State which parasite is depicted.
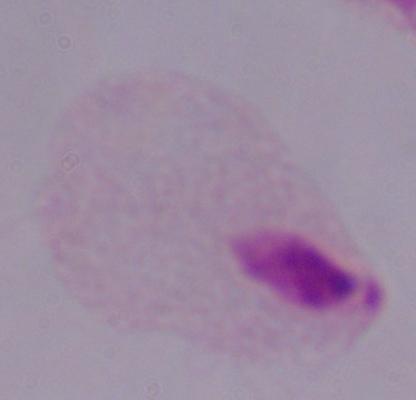
A trichomonad.

modality = micrograph
magnification = 1000x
Assess this cell for malaria.
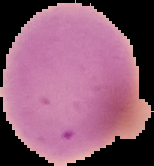
Uninfected.

The area outside the segmented cell region is set to black. Image is 154×166 pixels. From a thin blood film.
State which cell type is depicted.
★ ★ ★ ★ ★
What to work on: Output every entry verbatim but skip the pictures.

Task solution:
State which parasite is depicted.
A trichomonad.

modality = micrograph
magnification = 1000x
Assess this cell for malaria.
Uninfected.

The area outside the segmented cell region is set to black. Image is 154×166 pixels. From a thin blood film.
State which cell type is depicted.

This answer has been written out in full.